Published on: Friday, 05 April 2013 15:24:00.
Last week we organized a painting and cooking event at our art club. It was very interesting to see what artists can do with food. And at the end, we ate the art. Besides various edible "paints" we provided vegetables, which are well-suited to creating works of art. At the end we had four beautiful stalks of chicory left over. Chicory leaves are white and tender, but also thick and fleshy, which reminded me of lasagna noodles. Thus, an idea was born: a "chic" low-carb lasagna.
Chic Lasagna to serve 4
|100 g (4 oz)||Parmesan|
|1 tbsp||lemon juice|
|500 g (1 pound)||ground beef|
|2||cloves of garlic|
|2 tbsp||tomato paste|
|200 ml (1 cup)||vegetable broth|
|100 g_(4 oz)||butter|
|400 g_(16 oz)||cream|
|50 g (2 oz)||almond flour|
|25 g (1 oz)||gluten|
For our lasagna, we'll prepare each of the 3 elements separately - chicory, meat sauce, and bechamel sauce. The meat sauce is really nothing special, and my chosen ingredients are just a suggestion. Most cooks have a favorite version of this; you can substitute your own. What's important for this lasagna is that the sauce should not be too wet. Unlike regular lasagna noodles, chicory leaves don't absorb water. But if a sauce is too liquid or not creamy enough, you can usually fix it by cooking it longer. This is true for the bechamel sauce, where we'll start by melting butter and then toast almond flour in it. Add the cream and finally the gluten, stirring well. Don't forget the spices!

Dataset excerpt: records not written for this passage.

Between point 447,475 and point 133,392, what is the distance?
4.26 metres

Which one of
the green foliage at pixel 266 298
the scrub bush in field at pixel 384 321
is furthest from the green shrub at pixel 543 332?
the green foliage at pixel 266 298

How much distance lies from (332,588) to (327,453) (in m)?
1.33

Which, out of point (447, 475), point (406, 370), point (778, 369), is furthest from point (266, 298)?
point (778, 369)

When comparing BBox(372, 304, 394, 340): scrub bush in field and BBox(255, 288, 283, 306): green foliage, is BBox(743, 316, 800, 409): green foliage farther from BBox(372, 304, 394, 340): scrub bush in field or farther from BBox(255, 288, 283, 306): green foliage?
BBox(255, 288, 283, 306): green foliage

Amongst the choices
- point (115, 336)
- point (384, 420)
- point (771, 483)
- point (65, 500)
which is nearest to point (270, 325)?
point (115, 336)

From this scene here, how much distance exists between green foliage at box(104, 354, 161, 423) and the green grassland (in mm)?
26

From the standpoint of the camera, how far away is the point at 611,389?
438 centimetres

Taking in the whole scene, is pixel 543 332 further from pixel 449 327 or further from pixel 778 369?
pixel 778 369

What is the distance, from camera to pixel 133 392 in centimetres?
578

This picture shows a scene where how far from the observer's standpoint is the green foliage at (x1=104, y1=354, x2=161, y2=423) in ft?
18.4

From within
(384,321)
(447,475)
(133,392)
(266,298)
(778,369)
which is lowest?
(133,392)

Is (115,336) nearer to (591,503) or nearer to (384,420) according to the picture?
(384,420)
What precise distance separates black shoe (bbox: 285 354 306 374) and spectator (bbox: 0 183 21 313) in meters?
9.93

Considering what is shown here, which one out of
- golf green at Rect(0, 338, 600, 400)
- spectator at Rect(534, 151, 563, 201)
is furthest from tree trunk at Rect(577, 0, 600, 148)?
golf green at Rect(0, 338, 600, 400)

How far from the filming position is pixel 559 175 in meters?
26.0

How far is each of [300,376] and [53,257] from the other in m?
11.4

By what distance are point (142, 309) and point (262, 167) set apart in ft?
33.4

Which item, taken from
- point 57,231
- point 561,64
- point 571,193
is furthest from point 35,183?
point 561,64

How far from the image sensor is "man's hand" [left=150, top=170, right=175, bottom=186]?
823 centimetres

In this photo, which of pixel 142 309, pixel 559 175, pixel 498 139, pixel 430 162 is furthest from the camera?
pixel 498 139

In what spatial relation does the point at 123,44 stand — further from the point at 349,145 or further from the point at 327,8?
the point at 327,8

Many people don't like to use chicory in the kitchen because it can have a bitter flavor, caused by the chemical lactucopicrin. This is mainly found in the inner stem and in leaves that have already started to turn green. For that reason, we'll only use the very light-colored leaves. Blanch them in salt water with a little lemon juice (so that they retain their beautiful yellow color) for 5 minutes and then drain them. Leave the chicory in the colander for a while so that all the water drains off or evaporates.

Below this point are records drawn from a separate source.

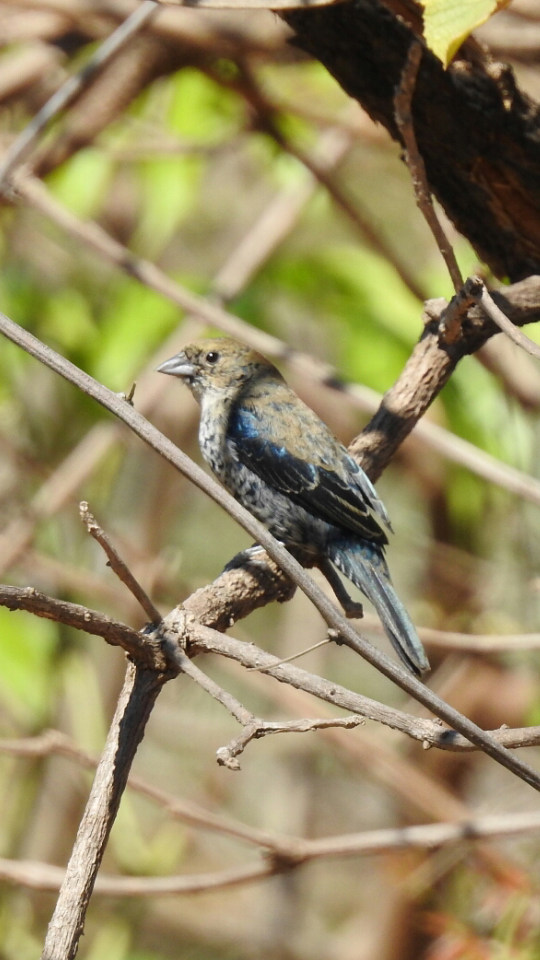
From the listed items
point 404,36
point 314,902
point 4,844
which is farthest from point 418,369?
point 314,902

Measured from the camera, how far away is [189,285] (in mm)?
3906

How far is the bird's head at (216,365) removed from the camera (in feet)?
12.0

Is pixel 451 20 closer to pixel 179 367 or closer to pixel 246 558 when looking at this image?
pixel 246 558

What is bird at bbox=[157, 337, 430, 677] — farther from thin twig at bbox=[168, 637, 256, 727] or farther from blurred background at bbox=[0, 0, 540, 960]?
thin twig at bbox=[168, 637, 256, 727]

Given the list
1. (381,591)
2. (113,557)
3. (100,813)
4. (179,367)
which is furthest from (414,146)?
(100,813)

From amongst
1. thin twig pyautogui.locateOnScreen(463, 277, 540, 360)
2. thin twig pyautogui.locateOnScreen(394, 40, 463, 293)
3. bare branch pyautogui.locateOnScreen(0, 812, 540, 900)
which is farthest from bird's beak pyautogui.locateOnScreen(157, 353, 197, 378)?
bare branch pyautogui.locateOnScreen(0, 812, 540, 900)

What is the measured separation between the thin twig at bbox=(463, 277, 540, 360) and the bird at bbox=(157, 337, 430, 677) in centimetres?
77

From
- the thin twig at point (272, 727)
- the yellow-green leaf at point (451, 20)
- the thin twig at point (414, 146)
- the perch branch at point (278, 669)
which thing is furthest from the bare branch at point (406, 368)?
the thin twig at point (272, 727)

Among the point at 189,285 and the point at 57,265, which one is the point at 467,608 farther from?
the point at 57,265

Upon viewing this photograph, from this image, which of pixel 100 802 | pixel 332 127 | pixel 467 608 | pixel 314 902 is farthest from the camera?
pixel 314 902

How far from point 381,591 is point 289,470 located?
55 centimetres

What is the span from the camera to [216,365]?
3.69 metres

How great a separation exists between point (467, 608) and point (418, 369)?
262cm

When all your ingredients are ready, it's time to layer the lasagna. The meat sauce goes first, then the chicory, then the bechamel sauce. To give our lasagna visual appeal, I arranged the larger chicory leaves around the edge of the dish pointing toward the center and then lay the smaller leaves near the center and pointing toward the edge. Altogether, we fit six layers into our baking dish (meat, chicory, bechamel, meat, chicory, bechamel). With the top layer, make sure that the chicory is completely covered by the bechamel. Otherwise the leaves will burn. I also sprinkled some Parmesan in between. Now bake the lasagna at 350° F (180° C) for 30 minutes. Remove from oven, sprinkle the top with finely-grated Parmesan, and then bake at 400° F (200° C) until the Parmesan is browned.
Not only does this recipe look like traditional lasagna, but the taste is very similar. The chicory leaves have the texture of lasagna noodles cooked perfectly al dente. They have no bitter taste. In my opinion, lasagna is the most "chic" thing you can make with chicory!